As a supportive partner he should have dealt better with the situation though and been there for you. At the very least there needs to be better communication between both of you. It might be worth seeking outside help for that, as it’s not a healthy sustainable relationship.
All the best for your upcoming appointments.
For him, it must also be stressful. Maybe he slept bad while waiting for the test. Some people fall asleep during stress. Losing it during such stress is not strange. Your partner should understand that. You’re not an A-hole. But I also don’t think nobody gives a crap about you. Give each other some slack during this stressful time.
NTA, But I tend to sleep all day after I have worked a or two.
Traumatised coping mechanisms for me. According to my doctor.
You’ve been with him 13 years and the kids come from a prior marriage? How old are they and why aren’t they helping out or finding their own ways to friends houses? You make it sound like they are 5
I just wonder Are you sure he really wants to be with you or feels he is stuck because of your health issues?
Since you have health issue you should make plans for your kids and assume he is NOT going to have custody.
I would set down and talk to him to make sure this relationship is really what you both want. Then either get counseling for both of you or figure out how to untangle your lives.
I hope you get some rest and feel better.
NTA. But you seriously need to minimize stress IMMEDIATELY or this will end badly. My mom had a heart condition that she could’ve dropped dead from so I know how important it is to put yourself first here.

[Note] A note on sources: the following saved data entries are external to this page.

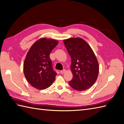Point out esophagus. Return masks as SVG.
Instances as JSON below:
<instances>
[{
    "instance_id": "1",
    "label": "esophagus",
    "mask_w": 124,
    "mask_h": 124,
    "mask_svg": "<svg viewBox=\"0 0 124 124\" xmlns=\"http://www.w3.org/2000/svg\"><path fill=\"white\" fill-rule=\"evenodd\" d=\"M65 72H66V70H65V69H63V70L60 71V73H61L62 74H64Z\"/></svg>"
}]
</instances>
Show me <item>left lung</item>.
<instances>
[{"label": "left lung", "mask_w": 124, "mask_h": 124, "mask_svg": "<svg viewBox=\"0 0 124 124\" xmlns=\"http://www.w3.org/2000/svg\"><path fill=\"white\" fill-rule=\"evenodd\" d=\"M64 43L71 59L72 79L69 84L78 91L89 89L96 82L99 72V65L94 53L82 38L65 39Z\"/></svg>", "instance_id": "obj_1"}]
</instances>
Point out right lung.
Segmentation results:
<instances>
[{
  "mask_svg": "<svg viewBox=\"0 0 124 124\" xmlns=\"http://www.w3.org/2000/svg\"><path fill=\"white\" fill-rule=\"evenodd\" d=\"M58 41L41 38L32 45L23 63V72L28 83L34 88L45 89L52 85L56 72L54 70L49 55Z\"/></svg>",
  "mask_w": 124,
  "mask_h": 124,
  "instance_id": "add662e5",
  "label": "right lung"
}]
</instances>
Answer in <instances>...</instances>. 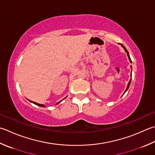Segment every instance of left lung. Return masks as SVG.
<instances>
[{
  "label": "left lung",
  "mask_w": 155,
  "mask_h": 155,
  "mask_svg": "<svg viewBox=\"0 0 155 155\" xmlns=\"http://www.w3.org/2000/svg\"><path fill=\"white\" fill-rule=\"evenodd\" d=\"M121 45H122V47L124 48V50L126 51V52L127 53V55H128V58H129V60H130V62L132 63V60H131V59H130V54H129V52L128 51V50H126V48H125V46H124V45H122V44H120ZM131 79H132V74H131ZM131 79L130 80V81H129V83H128V85H127V88H126V91H125V92H124V93H125L127 91H128V88H129V87H130V83H131Z\"/></svg>",
  "instance_id": "left-lung-1"
}]
</instances>
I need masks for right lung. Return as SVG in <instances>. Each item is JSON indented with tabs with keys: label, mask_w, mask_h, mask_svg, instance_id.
Returning <instances> with one entry per match:
<instances>
[{
	"label": "right lung",
	"mask_w": 155,
	"mask_h": 155,
	"mask_svg": "<svg viewBox=\"0 0 155 155\" xmlns=\"http://www.w3.org/2000/svg\"><path fill=\"white\" fill-rule=\"evenodd\" d=\"M29 101H30V102H31V103H33V104H35V105H38V106H40V107H45V105H43V104H38V103H36V102H33V101H30V100H29ZM62 101H60V102H58V103H57V104H58L59 103H60Z\"/></svg>",
	"instance_id": "add662e5"
}]
</instances>
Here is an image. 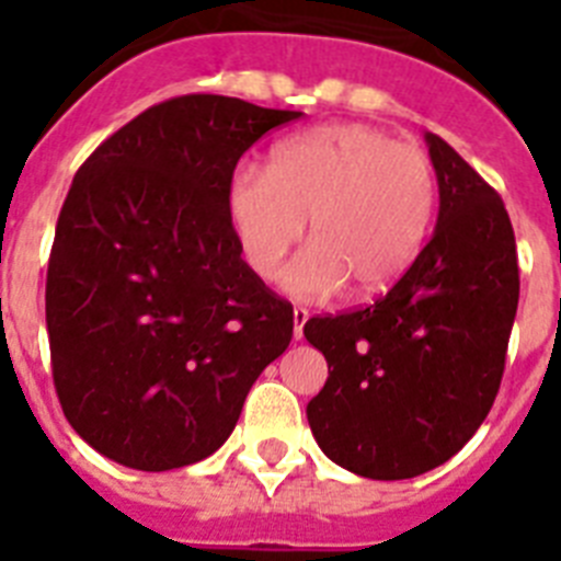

You need to stop being a doormat for your husband. I don’t care if you need to rip the blankets off him and yell the damn house down to get him out of bed. Hopefully that won’t happen again but you get the idea. He needs to step up.
If he belly aches about it, that’s none of your concern. He’s an adult and can handle what life throws at him just like you can.
Take a step back and let it go. Couples counseling too.
You know deep down… If you feel like he is no longer “showing” you he cares, if it feels like he’s indifferent, doing the bare minimum… Trust your intuition. Mostly if you confront them they’re going to say “I do care, what do you mean?”